Requirement. Convert the material below into a JSON array of strings with one string per line, skipping any blank lines. Cover every line, and omit the pictures from the output.

Data to use.
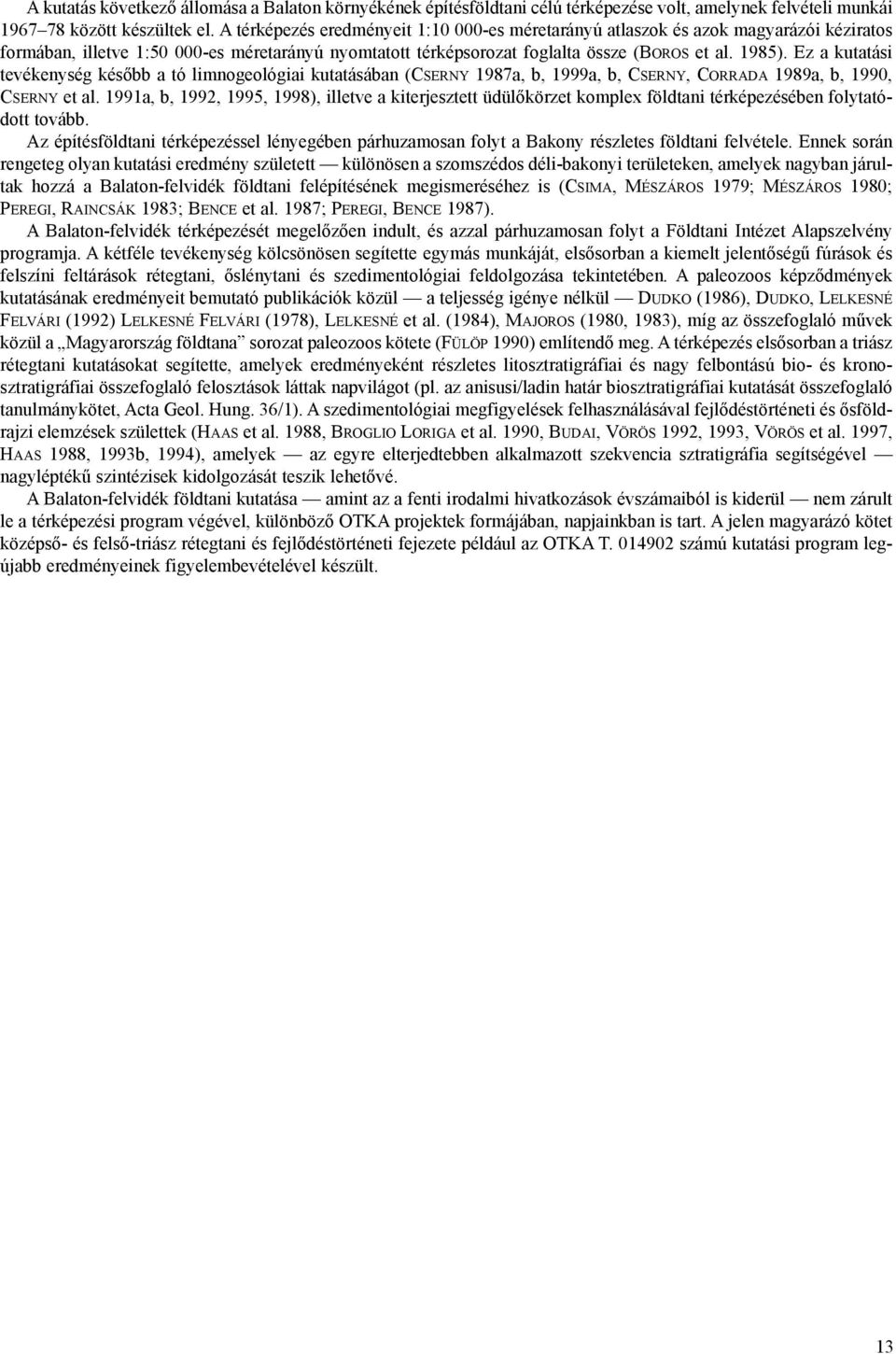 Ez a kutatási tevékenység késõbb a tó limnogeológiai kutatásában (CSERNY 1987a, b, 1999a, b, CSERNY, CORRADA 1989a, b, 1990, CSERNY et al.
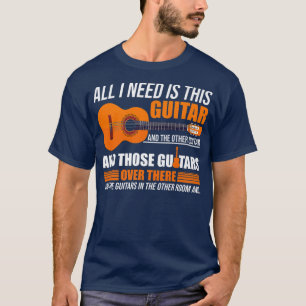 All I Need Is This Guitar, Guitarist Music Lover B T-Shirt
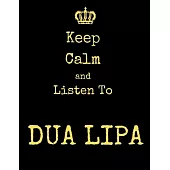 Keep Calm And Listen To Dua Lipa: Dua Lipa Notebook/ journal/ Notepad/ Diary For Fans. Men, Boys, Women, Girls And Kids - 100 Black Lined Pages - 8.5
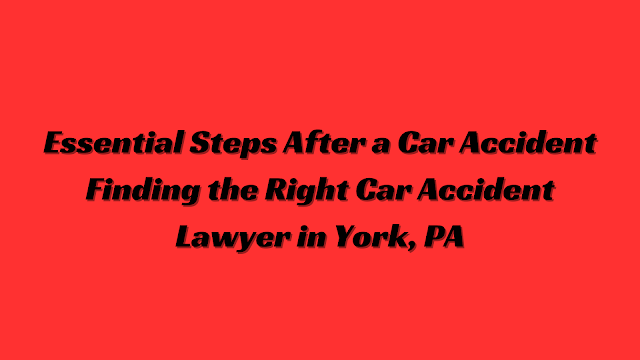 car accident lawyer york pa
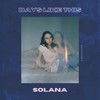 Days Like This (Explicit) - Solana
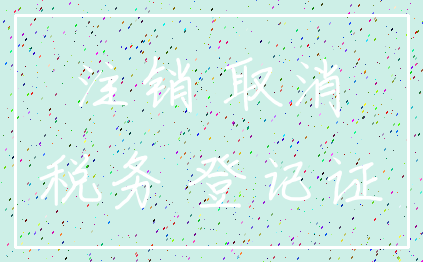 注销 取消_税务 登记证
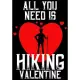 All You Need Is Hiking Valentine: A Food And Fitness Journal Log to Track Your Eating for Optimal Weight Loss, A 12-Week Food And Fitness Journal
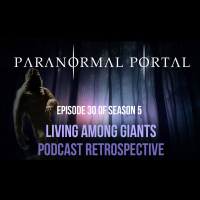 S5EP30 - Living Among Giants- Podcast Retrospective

Solution to this task.
[
  " Ez a kutatási tevékenység késõbb a tó limnogeológiai kutatásában (CSERNY 1987a, b, 1999a, b, CSERNY, CORRADA 1989a, b, 1990, CSERNY et al.",
  " All I Need Is This Guitar, Guitarist Music Lover B T-Shirt",
  " Keep Calm And Listen To Dua Lipa: Dua Lipa Notebook/ journal/ Notepad/ Diary For Fans. Men, Boys, Women, Girls And Kids - 100 Black Lined Pages - 8.5",
  " car accident lawyer york pa",
  " Days Like This (Explicit) - Solana",
  " 注销 取消_税务 登记证",
  " All You Need Is Hiking Valentine: A Food And Fitness Journal Log to Track Your Eating for Optimal Weight Loss, A 12-Week Food And Fitness Journal",
  " S5EP30 - Living Among Giants- Podcast Retrospective"
]